- Listed entries -
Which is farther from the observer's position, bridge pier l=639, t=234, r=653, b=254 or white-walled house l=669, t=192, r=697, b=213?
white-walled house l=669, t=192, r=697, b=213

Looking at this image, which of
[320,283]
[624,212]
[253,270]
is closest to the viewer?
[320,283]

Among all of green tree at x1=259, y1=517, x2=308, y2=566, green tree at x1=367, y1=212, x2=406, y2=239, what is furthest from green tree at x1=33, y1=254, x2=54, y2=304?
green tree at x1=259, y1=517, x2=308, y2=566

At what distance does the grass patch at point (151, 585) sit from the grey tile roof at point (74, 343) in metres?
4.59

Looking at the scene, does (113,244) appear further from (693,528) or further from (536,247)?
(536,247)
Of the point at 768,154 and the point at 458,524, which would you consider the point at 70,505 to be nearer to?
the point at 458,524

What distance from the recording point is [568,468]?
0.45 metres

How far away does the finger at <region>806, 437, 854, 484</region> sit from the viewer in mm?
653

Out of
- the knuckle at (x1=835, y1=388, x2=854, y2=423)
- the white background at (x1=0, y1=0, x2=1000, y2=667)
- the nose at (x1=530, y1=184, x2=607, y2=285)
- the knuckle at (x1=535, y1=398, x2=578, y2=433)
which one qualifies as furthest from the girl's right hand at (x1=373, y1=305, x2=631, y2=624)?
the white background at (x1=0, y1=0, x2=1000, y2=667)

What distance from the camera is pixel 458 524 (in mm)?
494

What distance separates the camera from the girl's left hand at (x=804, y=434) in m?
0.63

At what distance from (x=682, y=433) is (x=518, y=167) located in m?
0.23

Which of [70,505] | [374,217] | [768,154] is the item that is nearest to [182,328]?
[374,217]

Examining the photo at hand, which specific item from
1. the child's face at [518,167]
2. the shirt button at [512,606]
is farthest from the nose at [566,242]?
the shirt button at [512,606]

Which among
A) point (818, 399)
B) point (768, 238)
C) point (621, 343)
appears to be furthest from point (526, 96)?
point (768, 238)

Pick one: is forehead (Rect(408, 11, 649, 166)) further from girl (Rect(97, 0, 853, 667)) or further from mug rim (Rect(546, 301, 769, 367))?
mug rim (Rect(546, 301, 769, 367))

- Exercise aim -
Reproduce every one of the lines above verbatim, preserving their order, wording, punctuation, and coordinates without any alteration.

- Solution for this exercise -
Which is farther from the observer's position, bridge pier l=639, t=234, r=653, b=254 or white-walled house l=669, t=192, r=697, b=213?
white-walled house l=669, t=192, r=697, b=213

Looking at this image, which of
[320,283]
[624,212]
[253,270]
is closest to the viewer?
[320,283]

Among all of green tree at x1=259, y1=517, x2=308, y2=566, green tree at x1=367, y1=212, x2=406, y2=239, what is furthest from green tree at x1=33, y1=254, x2=54, y2=304?
green tree at x1=259, y1=517, x2=308, y2=566

At what distance does the grass patch at point (151, 585) sit from the grey tile roof at point (74, 343) in metres?
4.59

Looking at the scene, does (113,244) appear further from (693,528) or further from (536,247)?
(536,247)
Of the point at 768,154 and the point at 458,524, which would you consider the point at 70,505 to be nearer to?
the point at 458,524

What distance from the recording point is [568,468]?
0.45 metres

How far away does the finger at <region>806, 437, 854, 484</region> sit from the viewer in mm?
653

Out of
- the knuckle at (x1=835, y1=388, x2=854, y2=423)
- the white background at (x1=0, y1=0, x2=1000, y2=667)
- the nose at (x1=530, y1=184, x2=607, y2=285)
- the knuckle at (x1=535, y1=398, x2=578, y2=433)
which one qualifies as furthest from the girl's right hand at (x1=373, y1=305, x2=631, y2=624)?
the white background at (x1=0, y1=0, x2=1000, y2=667)

What distance from the camera is pixel 458 524 (in mm)?
494

What distance separates the camera from the girl's left hand at (x=804, y=434) in m?
0.63

At what distance from (x=682, y=433) is (x=518, y=167) located in m?
0.23

Which of [70,505] | [374,217] | [768,154] is the item that is nearest to [182,328]?
[374,217]

Examining the photo at hand, which specific item from
1. the child's face at [518,167]
2. the shirt button at [512,606]
is farthest from the nose at [566,242]?
the shirt button at [512,606]

Which among
A) point (818, 399)
B) point (768, 238)
C) point (621, 343)
appears to be furthest from point (526, 96)?
point (768, 238)

Pick one: is forehead (Rect(408, 11, 649, 166)) further from girl (Rect(97, 0, 853, 667)) or further from mug rim (Rect(546, 301, 769, 367))?
mug rim (Rect(546, 301, 769, 367))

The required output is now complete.